TASK DESCRIPTION:
Start to finish, print the entries exactly, and carry none of the pictures over.

---------- EXTRACTED RECORDS ----------

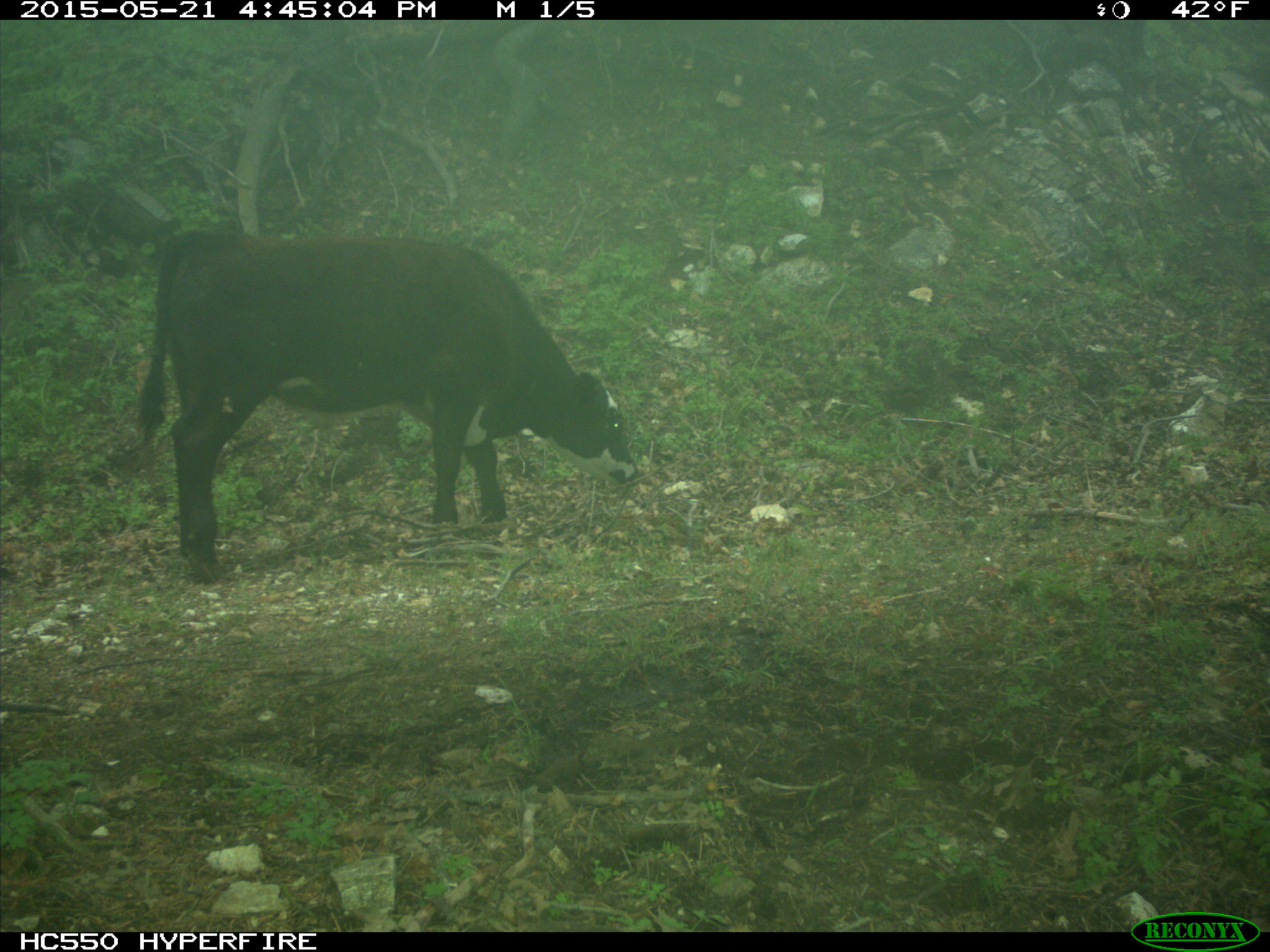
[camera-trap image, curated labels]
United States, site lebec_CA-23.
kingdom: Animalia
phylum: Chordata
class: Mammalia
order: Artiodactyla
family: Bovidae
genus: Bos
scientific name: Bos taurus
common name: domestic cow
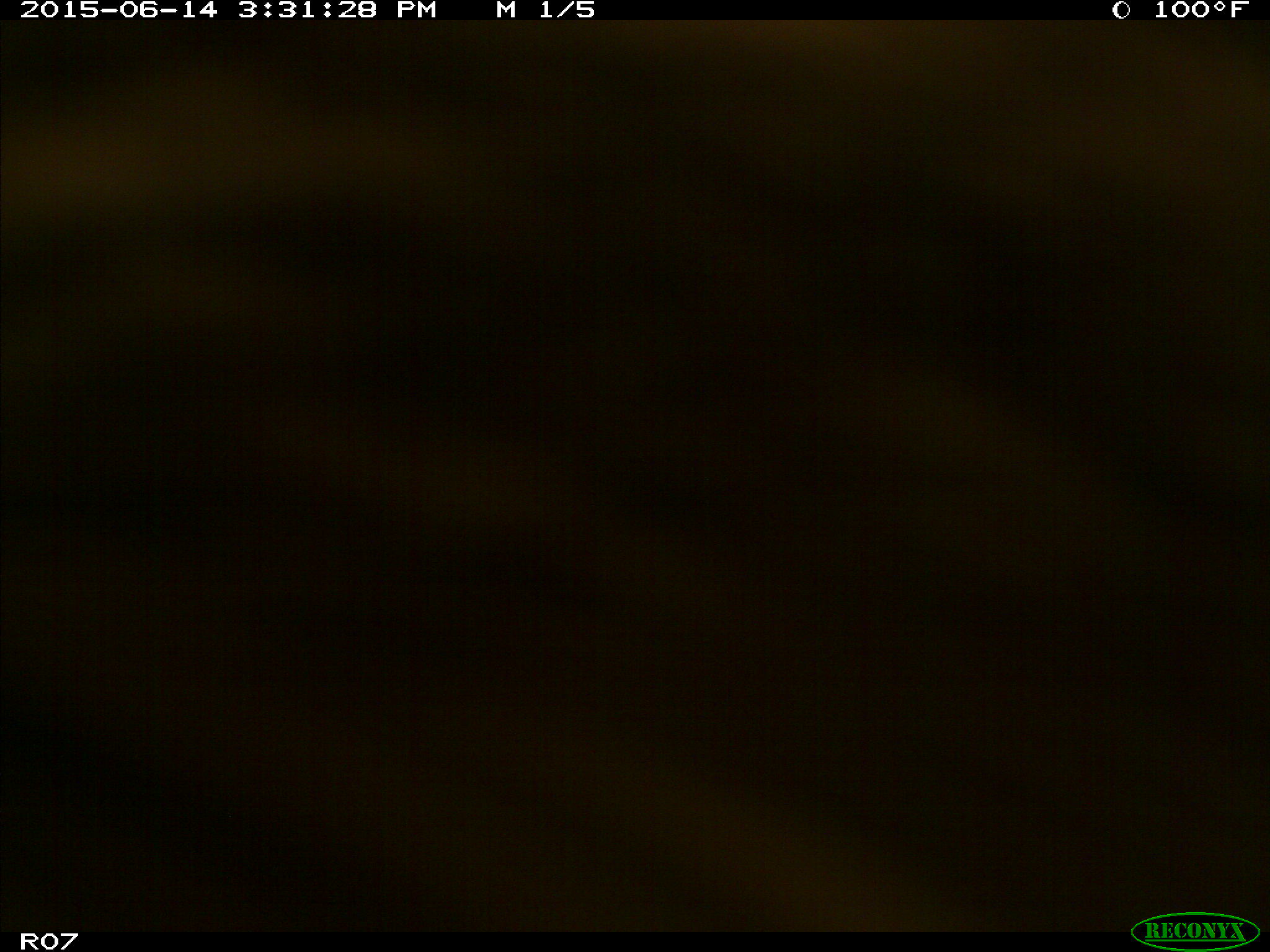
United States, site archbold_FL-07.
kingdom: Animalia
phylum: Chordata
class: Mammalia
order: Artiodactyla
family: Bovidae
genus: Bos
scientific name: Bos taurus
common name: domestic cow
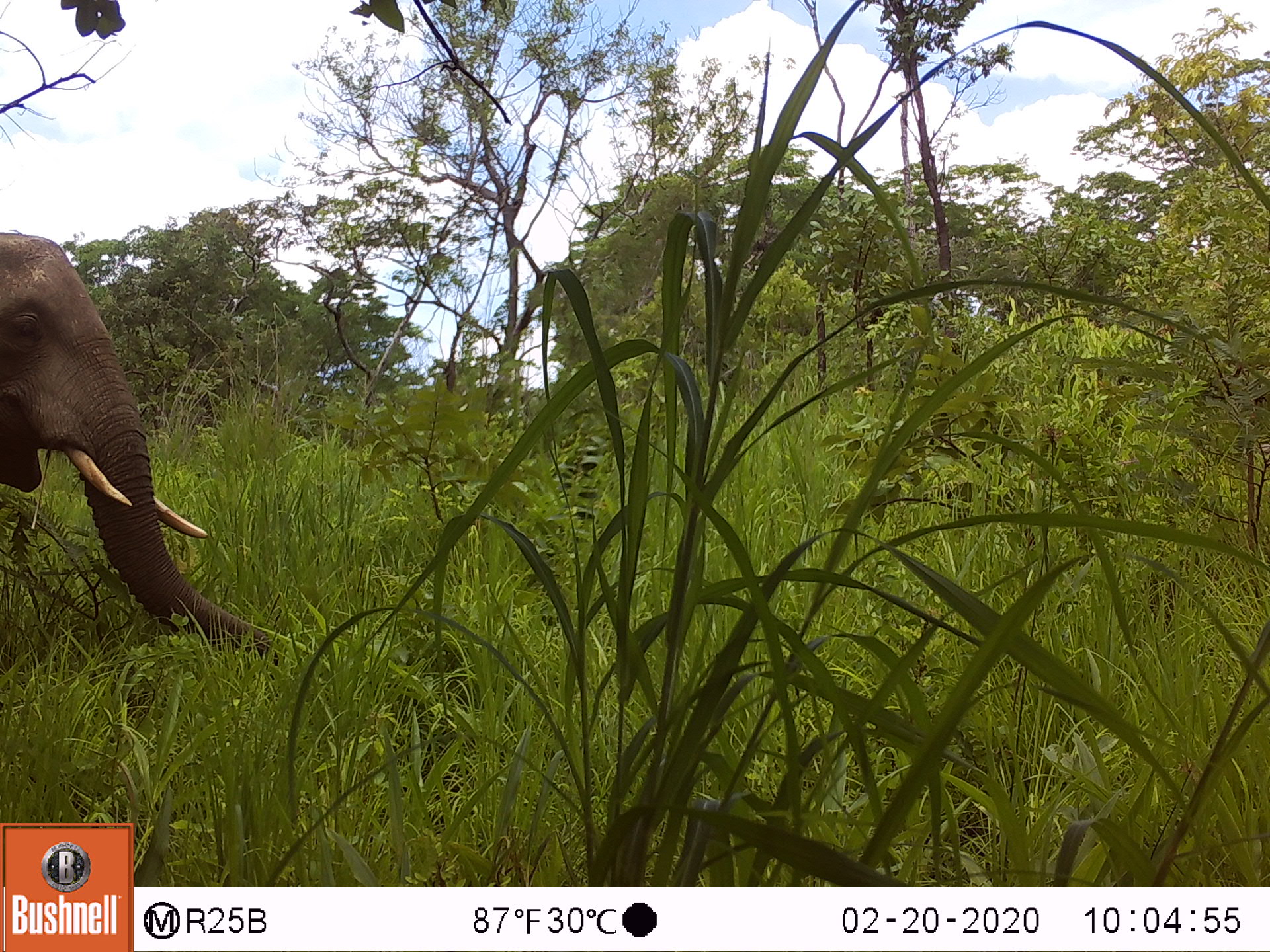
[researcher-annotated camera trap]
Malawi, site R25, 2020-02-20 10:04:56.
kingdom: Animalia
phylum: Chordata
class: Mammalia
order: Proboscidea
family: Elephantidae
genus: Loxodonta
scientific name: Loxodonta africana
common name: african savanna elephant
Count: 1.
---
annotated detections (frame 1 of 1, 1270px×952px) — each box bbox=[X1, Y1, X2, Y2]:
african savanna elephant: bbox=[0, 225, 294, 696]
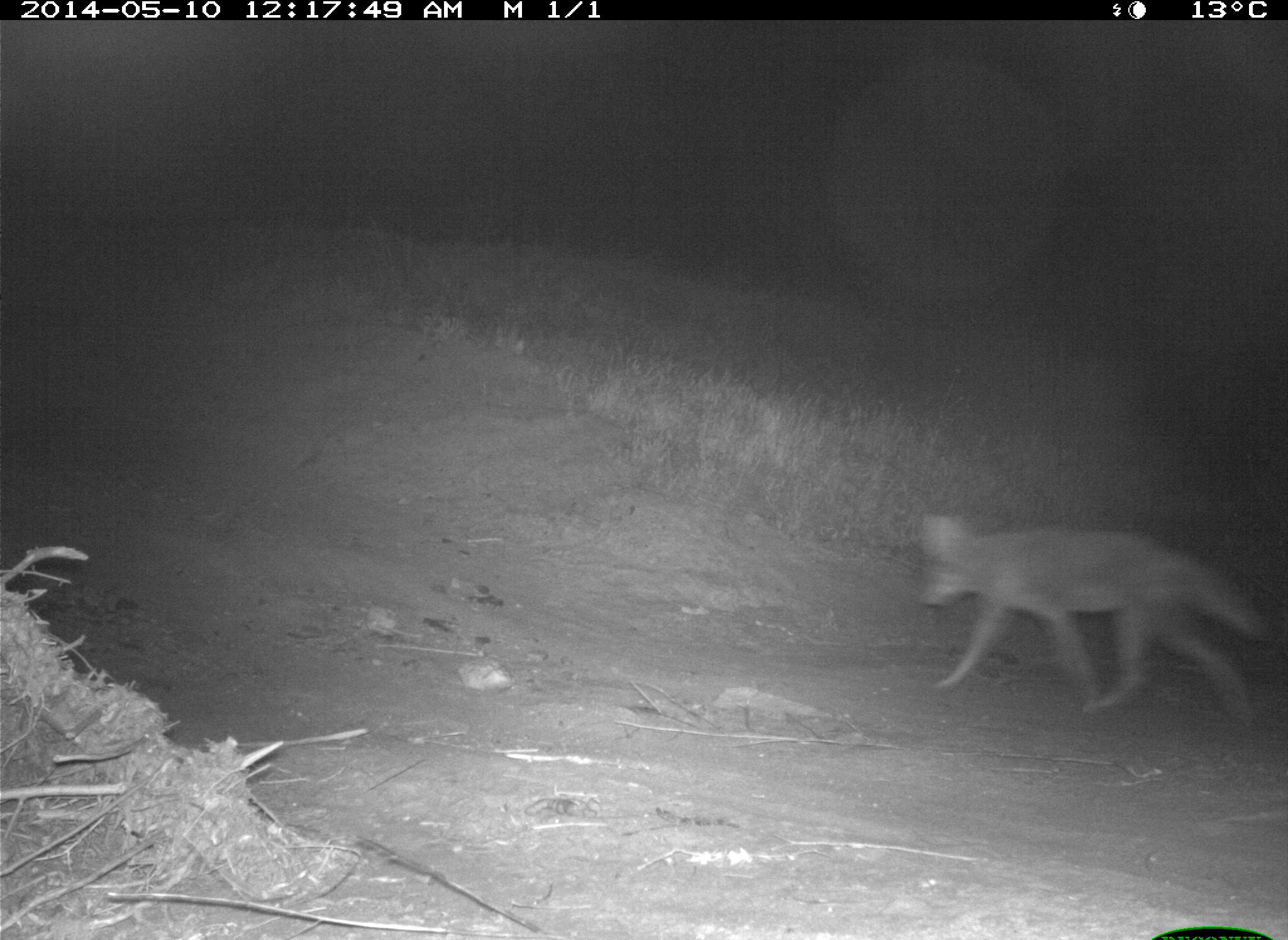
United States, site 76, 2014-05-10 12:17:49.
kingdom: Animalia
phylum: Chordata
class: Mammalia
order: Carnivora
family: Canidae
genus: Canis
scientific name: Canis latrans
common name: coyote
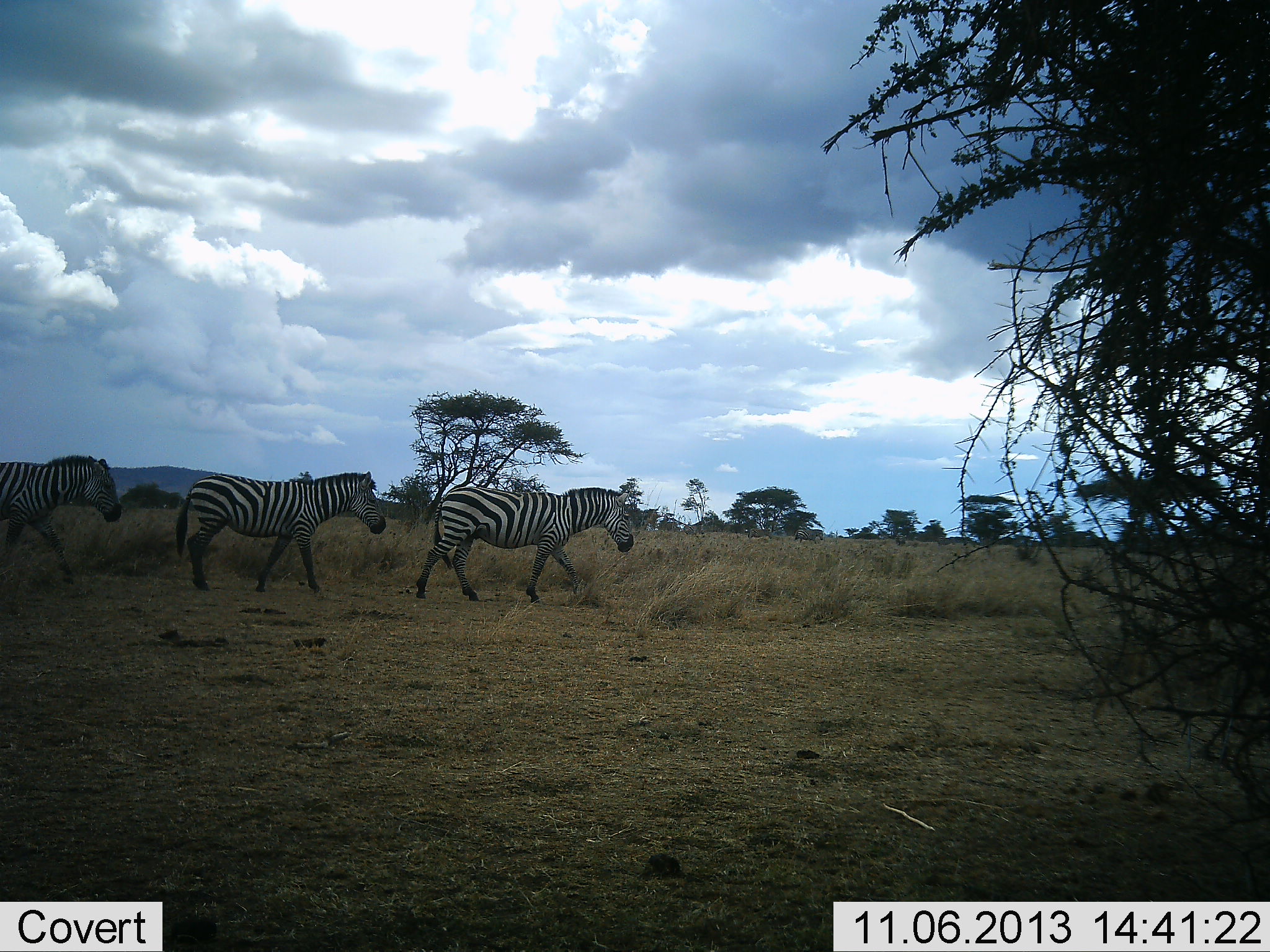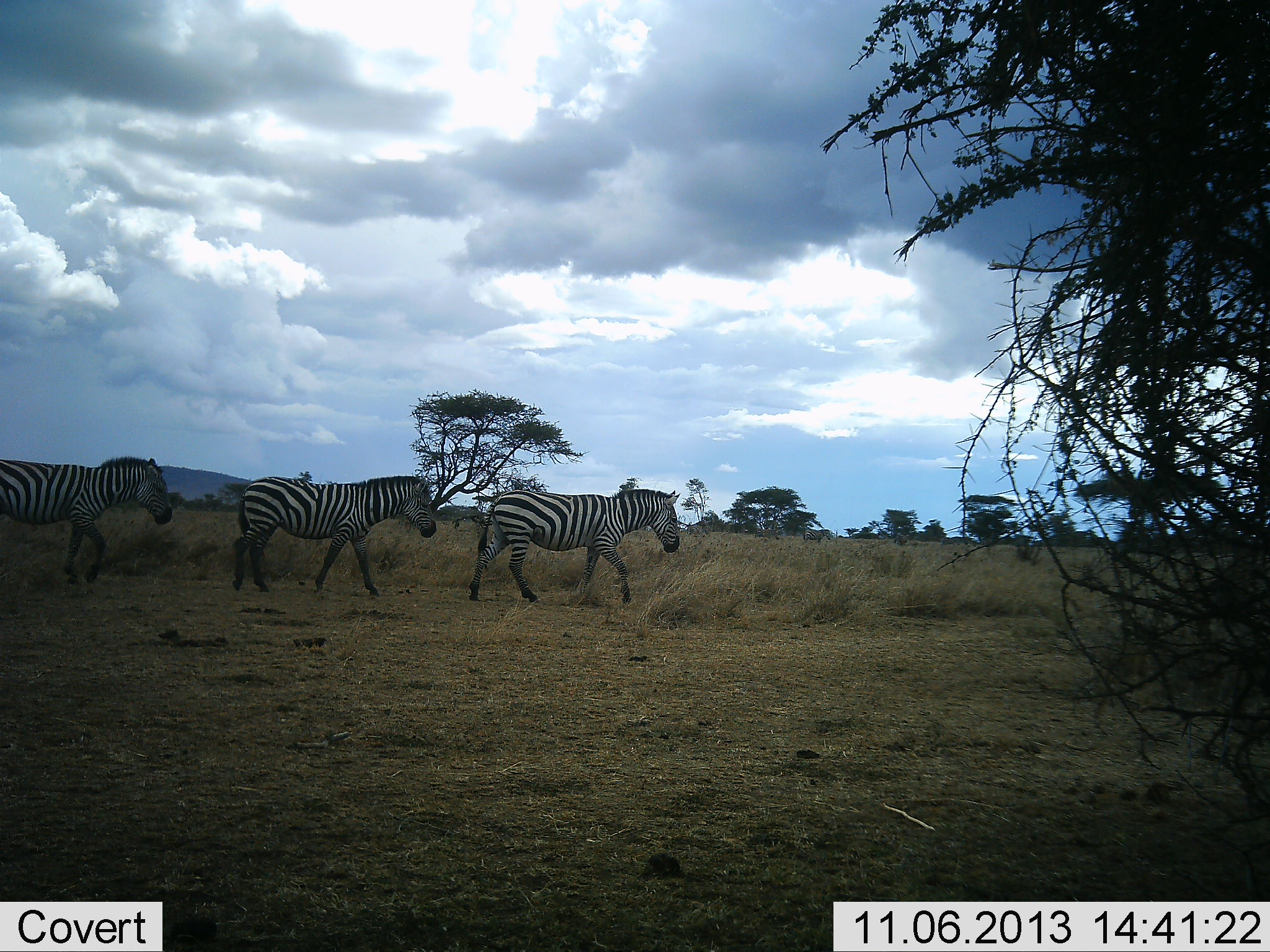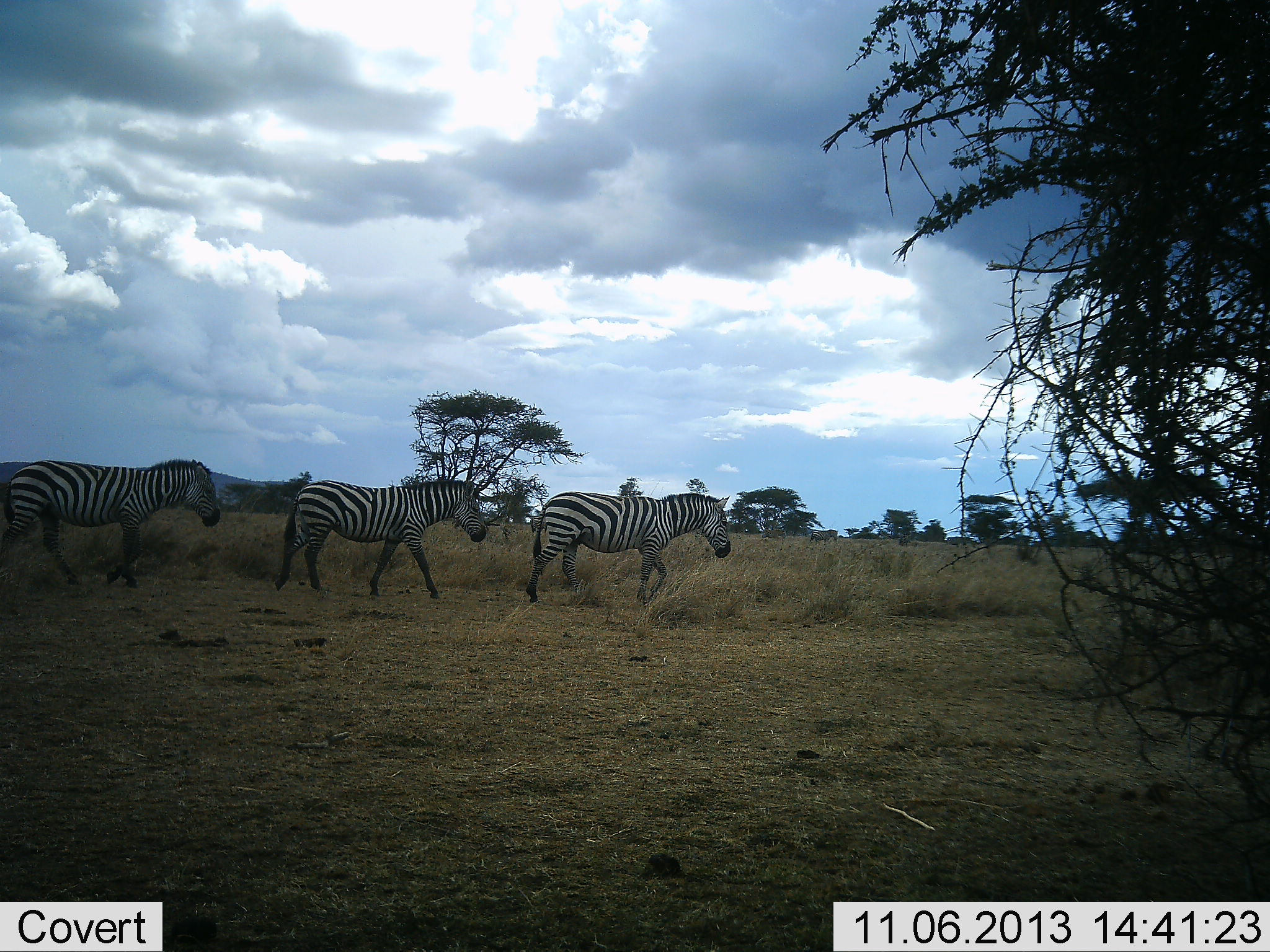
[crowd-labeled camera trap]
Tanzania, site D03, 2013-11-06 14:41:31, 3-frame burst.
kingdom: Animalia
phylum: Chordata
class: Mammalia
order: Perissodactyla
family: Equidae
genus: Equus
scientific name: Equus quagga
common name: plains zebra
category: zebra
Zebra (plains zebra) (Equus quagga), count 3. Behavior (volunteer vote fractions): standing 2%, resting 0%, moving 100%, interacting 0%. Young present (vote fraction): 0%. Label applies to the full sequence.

----------

SOLUTION BELOW:
[camera-trap image, curated labels]
United States, site lebec_CA-23.
kingdom: Animalia
phylum: Chordata
class: Mammalia
order: Artiodactyla
family: Bovidae
genus: Bos
scientific name: Bos taurus
common name: domestic cow
United States, site archbold_FL-07.
kingdom: Animalia
phylum: Chordata
class: Mammalia
order: Artiodactyla
family: Bovidae
genus: Bos
scientific name: Bos taurus
common name: domestic cow
[researcher-annotated camera trap]
Malawi, site R25, 2020-02-20 10:04:56.
kingdom: Animalia
phylum: Chordata
class: Mammalia
order: Proboscidea
family: Elephantidae
genus: Loxodonta
scientific name: Loxodonta africana
common name: african savanna elephant
Count: 1.
---
annotated detections (frame 1 of 1, 1270px×952px) — each box bbox=[X1, Y1, X2, Y2]:
african savanna elephant: bbox=[0, 225, 294, 696]
United States, site 76, 2014-05-10 12:17:49.
kingdom: Animalia
phylum: Chordata
class: Mammalia
order: Carnivora
family: Canidae
genus: Canis
scientific name: Canis latrans
common name: coyote
[crowd-labeled camera trap]
Tanzania, site D03, 2013-11-06 14:41:31, 3-frame burst.
kingdom: Animalia
phylum: Chordata
class: Mammalia
order: Perissodactyla
family: Equidae
genus: Equus
scientific name: Equus quagga
common name: plains zebra
category: zebra
Zebra (plains zebra) (Equus quagga), count 3. Behavior (volunteer vote fractions): standing 2%, resting 0%, moving 100%, interacting 0%. Young present (vote fraction): 0%. Label applies to the full sequence.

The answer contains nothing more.